There are many days she has everything she can imagine.
Those days Paolo gets home early enough that she is not run ragged and he is not so grouchy he spends the evening raging monotonously about how much use he could be in a different position. And she does not think about her papa, and she does not wonder if she made the right choice, and her mamma’s voice saying don’t speak to anyone with slicked-back hair does not echo in her mind.
Those days her baking turns out and she feels connected to Robbie, who still needs her desperately, from a wordless place in his small body, and who hangs and drags and claws against her until she lets him in, which some days she feels open and strong enough to do and which some days she is sure will destroy her. But some days Robbie practices his letters and they walk to the park and they joke with one another, and Antonia can see in his flawless face the man who will emerge, strong and sweet like his father, like his grandfather.
Those days she reads, in the patch of light that pours like liquid gold into their kitchen from ten to eleven in the morning as the sun passes overhead. She comes back to herself as the shadow of the next building over crosses onto her page and she feels exquisitely raw and preternaturally strong in those moments.

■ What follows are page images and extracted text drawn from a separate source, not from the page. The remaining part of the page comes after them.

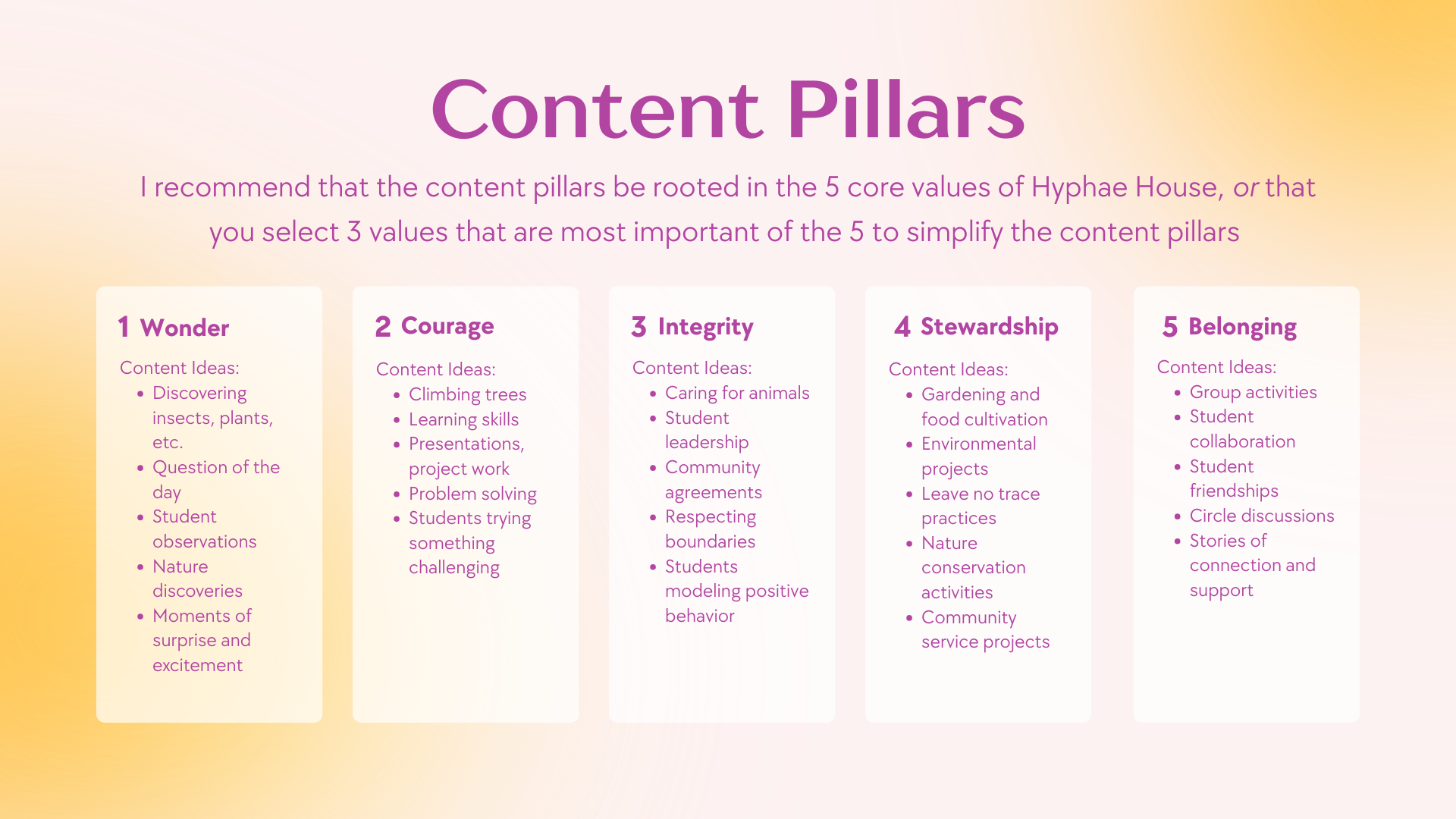 Content Pillars

I recommend that the content pillars be rooted in the 5 core values of Hyphae House, or that you select 3 values that are most important of the 5 to simplify the content pillars

1 Wonder

Content Ideas:
- Discovering insects, plants, etc.
- Question of the day
- Student observations
- Nature discoveries
- Moments of surprise and excitement

2 Courage

Content Ideas:
- Climbing trees
- Learning skills
- Presentations, project work
- Problem solving
- Students trying something challenging

3 Integrity

Content Ideas:
- Caring for animals
- Student leadership
- Community agreements
- Respecting boundaries
- Students modeling positive behavior

4 Stewardship

Content Ideas:
- Gardening and food cultivation
- Environmental projects
- Leave no trace practices
- Nature conservation activities
- Community service projects

5 Belonging

Content Ideas:
- Group activities
- Student collaboration
- Student friendships
- Circle discussions
- Stories of connection and support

Those days she calls Sofia and Sofia is home, and she might go over there with Robbie, and drink coffee or wine with Sofia, and watch the sticks of dynamite that have replaced their children go spinning and spinning around the apartment, and she and Sofia might have an hour where because they are together, they can access themselves as children, and they can imagine themselves as old women. Paolo thinks maybe when Robbie starts school full-time, I might look into classes at the college, Antonia says. And so when Sofia responds, I am hoping to be able to take on more work, then, Antonia is having such a good day she does not respond, you leave Julia with me so often it’s as though she’s in school already. And as they leave, Antonia might be able to catch Julia and hold her close and smell her and look in her eyes and see Sofia flashing around their crinkled corners when Julia squeals and tries to get away.
Those days she starts dinner on time and the kitchen is filled with steam and spice, and Paolo rumbles in as she’s chopping and slides his hands around her and pushes his face through her hair to her neck, and Antonia leans into his weight and feels warm electricity pulse down from Paolo’s mouth through the center of her body.